Eklatante Bevorzugung
Atomabkommen zwischen den USA und Indien höhlt Sperrvertrag aus

Der Zeitpunkt war „günstig“: Während die Welt gebannt nach Washington blickte, wo die beiden Kammern des US-Parlaments um ein Rettungspaket für das Finanzwesen feilschten, haben die Abgeordneten und Senatoren nebenbei ein umstrittenes Atom-Abkommen mit Indien gebilligt.

Die Vorgeschichte: Im Juli 1968 unterzeichneten die USA, die Sowjetunion und Großbritannien den Atomwaffen-Sperrvertrag (NPT). Damals verfügten außer den Unterzeichnern auch schon Frankreich und China sowie nach einhelliger Expertenmeinung Israel über Atomwaffen. Mittlerweile sind dem Vertrag alle Staaten außer Israel, Indien und Pakistan beigetreten. Nordkorea hat 2003 wieder gekündigt. Laut Sperrvertrag dürfen Nuklear-Ausrüstungen und Materialien nur an Unterzeichner geliefert werden, die sich ihrerseits zu Inspektionen durch die Internationale Atomenergiebehörde (IAEA) bereiterklären. Die Gruppe der Lieferstaaten hat derzeit 45 Mitglieder.

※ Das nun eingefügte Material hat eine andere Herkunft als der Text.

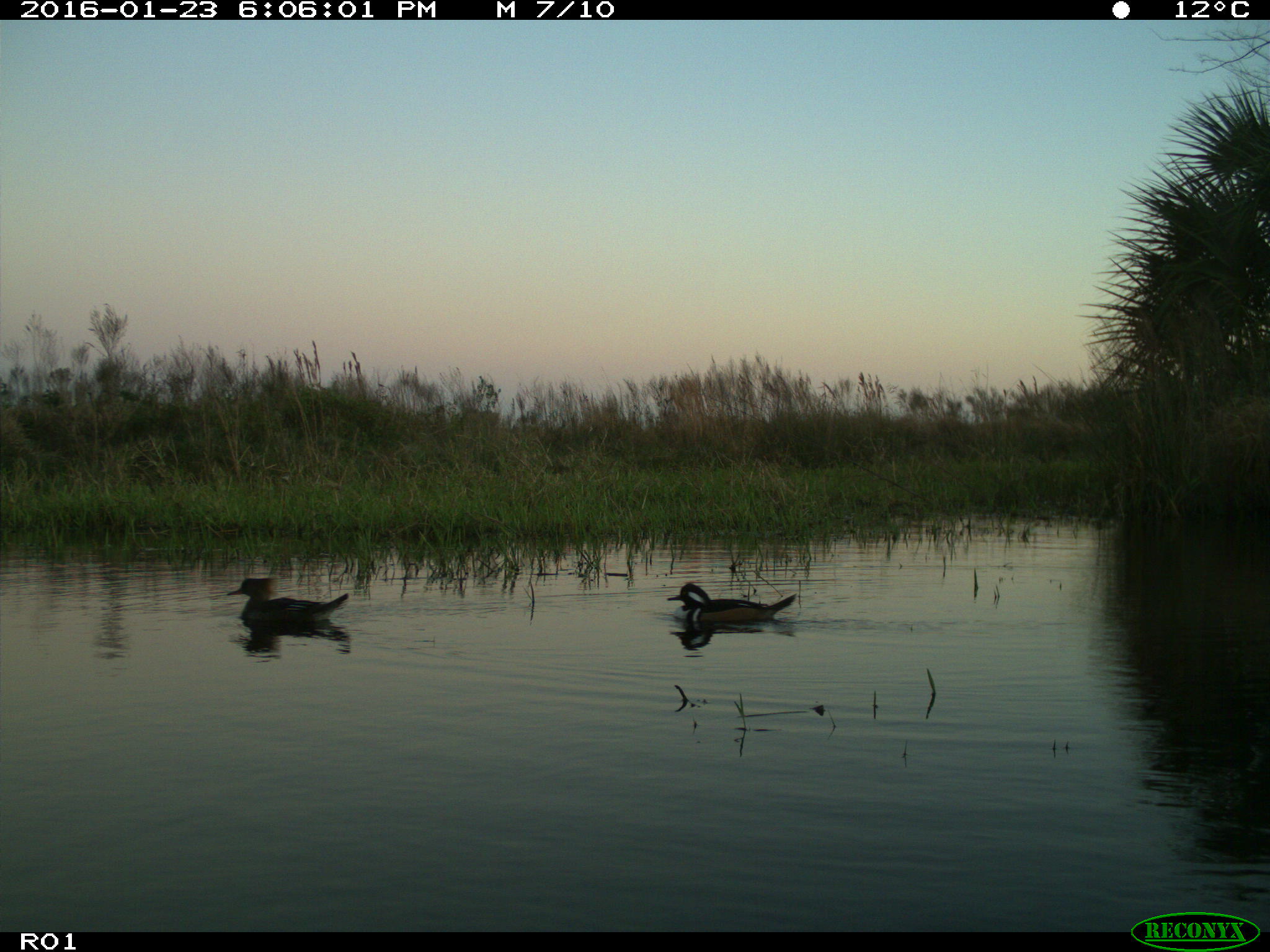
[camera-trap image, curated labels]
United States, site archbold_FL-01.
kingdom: Animalia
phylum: Chordata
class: Aves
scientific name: Aves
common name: birds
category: unidentified bird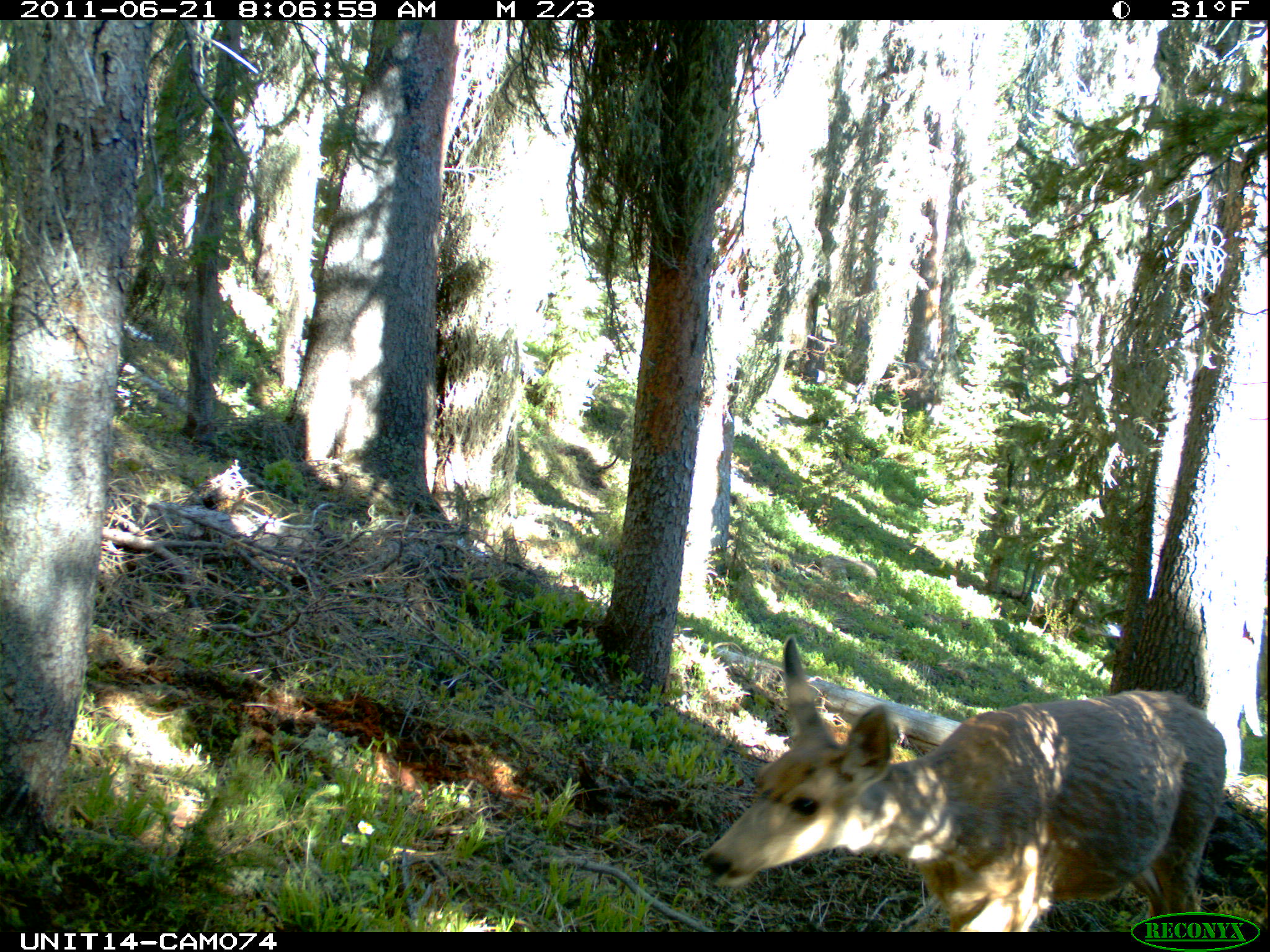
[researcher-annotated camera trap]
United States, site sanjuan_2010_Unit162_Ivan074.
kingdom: Animalia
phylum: Chordata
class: Mammalia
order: Artiodactyla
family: Cervidae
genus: Odocoileus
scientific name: Odocoileus hemionus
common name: mule deer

Auf Betreiben der Regierung Bush haben die USA und Indien 2006 ein Nuklear-Abkommen paraphiert, das zivile Lieferungen vorsieht, obwohl Indien den Sperrvertrag nicht unterzeichnet hat. Dieser Schritt der USA trug wesentlich zur Untergrabung der Autorität ihres Verbündeten, des pakistanischen Präsidenten Muscharraf bei.

Das Vorhaben stieß aber auch auf heftige Ablehnung durch die IAEA und die Lieferstaaten, die es als gefährlichen Präzedenzfall und als Aushöhlung des im Sperrvertrag festgelegten völkerrechtlichen Systems sehen. Erst auf massiven Druck der USA erklärte sich diese Staaten im September 2008 bereit, das Embargo aufzuheben, das nach dem ersten indischen Atomtest 1974 über Indien verhängt worden war. Die Aufhebung ermöglichte nun die Ratifizierung des Abkommens durch das US-Parlament.

Die zivile Atomtechnologie der USA gilt als veraltet – und prompt schloß jetzt auch Frankreich ein Atom-Abkommen mit Indien. Die russische Kritik an der Aufhebung des Embargos ist nur ganz leise, denn man hofft mit einiger Berechtigung, wie zu Sowjetzeiten einen Gutteil des Atomgeschäfts mit Indien machen zu können.

In Indien selbst kommt Widerstand von den traditionell anti-amerikanischen Linksparteien sowie von Nationalisten, welche die vorgesehenen Inspektionen ziviler Atomanlagen durch die IAEA als Verletzung der Souveränität ansehen.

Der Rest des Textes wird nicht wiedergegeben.